Outside, Shar’s floormates were screaming the lyrics of a pop tune I didn’t recognize. It was nine p.m., and they’d just come off of watching their weird singing sitcom. Sitcoms made Shar’s floormates crazy.
“Your floormates are weird.”
“Allison. My floormates are neanderthals. Some idiot THREW UP in the hallway last night. Little upchucked candy corn and Bailey’s right outside the bathroom. How high school is that? Do you understand what I’m saying? It’s too much trouble to walk two steps and barf in the sink like everyone else?”
“Totally.”
“If I knew who it was I’d barf on HER door, see what she thought of that. I think it was Asian Patty.”
Shar turned and looked in the mirror, then stroked the underside of her chin with her finger. “I dragged him back to apologizeOIAF’m not into girls, but I mess around with them sometimes.”
“Oh, yeah?”
“I probably should have told you that, but I figured you were gay so you wouldn’t care.”
“Oh. Right. Sure.”
“It’s because I think they’re safe, you know? Girls. After having so many messed-up boys in my life.
It’s like, I know that girls won’t turn crazy on me or mess with me. Also. I had a boy in my life who was very fucked up. Like, abusive.
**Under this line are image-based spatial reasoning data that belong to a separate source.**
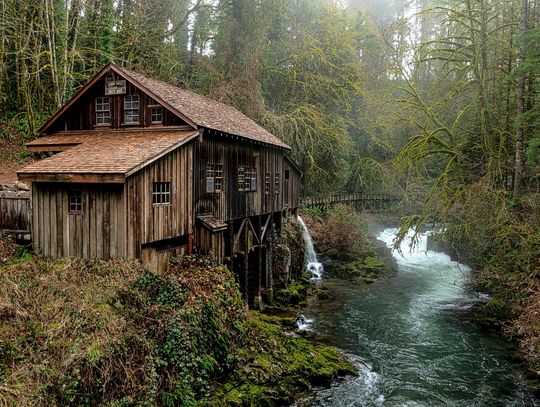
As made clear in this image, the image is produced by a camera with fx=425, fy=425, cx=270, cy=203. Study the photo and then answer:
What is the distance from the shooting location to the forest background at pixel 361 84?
15.5 meters

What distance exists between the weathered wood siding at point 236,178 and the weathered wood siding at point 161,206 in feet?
1.70

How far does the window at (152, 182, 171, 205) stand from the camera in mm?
12250

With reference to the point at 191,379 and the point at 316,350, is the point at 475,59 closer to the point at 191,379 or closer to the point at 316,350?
the point at 316,350

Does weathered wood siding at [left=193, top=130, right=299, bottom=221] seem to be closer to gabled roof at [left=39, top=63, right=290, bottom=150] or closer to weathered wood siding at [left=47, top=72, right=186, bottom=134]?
gabled roof at [left=39, top=63, right=290, bottom=150]

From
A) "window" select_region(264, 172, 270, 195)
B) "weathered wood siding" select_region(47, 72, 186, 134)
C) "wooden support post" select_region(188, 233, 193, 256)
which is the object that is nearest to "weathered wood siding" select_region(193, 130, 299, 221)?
"window" select_region(264, 172, 270, 195)

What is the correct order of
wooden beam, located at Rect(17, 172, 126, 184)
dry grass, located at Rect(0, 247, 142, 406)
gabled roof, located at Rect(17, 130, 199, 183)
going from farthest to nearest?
1. gabled roof, located at Rect(17, 130, 199, 183)
2. wooden beam, located at Rect(17, 172, 126, 184)
3. dry grass, located at Rect(0, 247, 142, 406)

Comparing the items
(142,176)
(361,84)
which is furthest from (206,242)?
(361,84)

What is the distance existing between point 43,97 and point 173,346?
56.6 ft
He used to, you know, hit me.”
“Fuck. Shar. I’m so sorry.”
“It totally wrecked me up for a while.” She stopped for a moment to stare at her reflection, like she was looking for something, checking for something. “But I’m over it now.”
“Wow.”
“Yeah.” Shar turned from the mirror to look at me. Whatever she saw on my face made a tiny smile feather into the corners of her lips. “I’m so glad I can tell you this shit, Allison. Seriously. I’m so glad you’re here. I would shoot myself in the face if you weren’t here.”
“Same.”
It took a while to rinse all the bleach out of Shar’s hair, but when we were finished her already blond hair was, like, translucent. It made her look like a ghost.
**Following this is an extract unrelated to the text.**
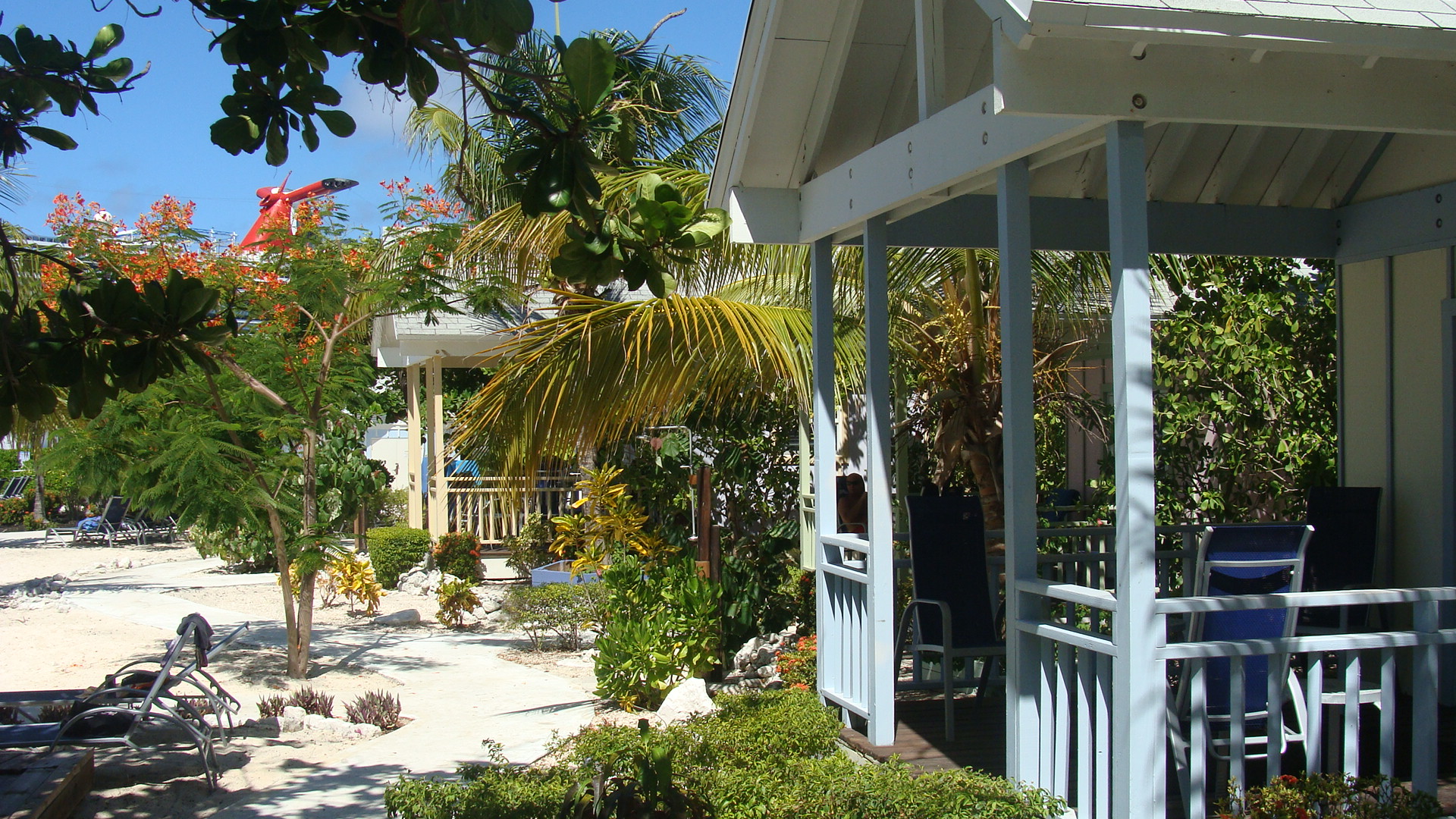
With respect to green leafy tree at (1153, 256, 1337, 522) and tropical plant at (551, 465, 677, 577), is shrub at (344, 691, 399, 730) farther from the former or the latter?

When she disappeared to get her hair dryer I took a long look in the mirror. I’d probably never had as many mirrors in my life as I did in that dorm. Everywhere you looked there you were, reflected in the walls, looking back. I’ve pretty much always hated looking at myself in the mirror. I look weird. Like, even though I’m seventeen, I have grey hairs. Not a ton but enough. I’m like a faded version of a person, really. Even my clothes, because I washed them in the crappy dorm machines, were faded: black T-shirts gone grey, dark jeans, light blue. I wondered how Shar could even believe I’d had a girlfriend, let alone dumped one.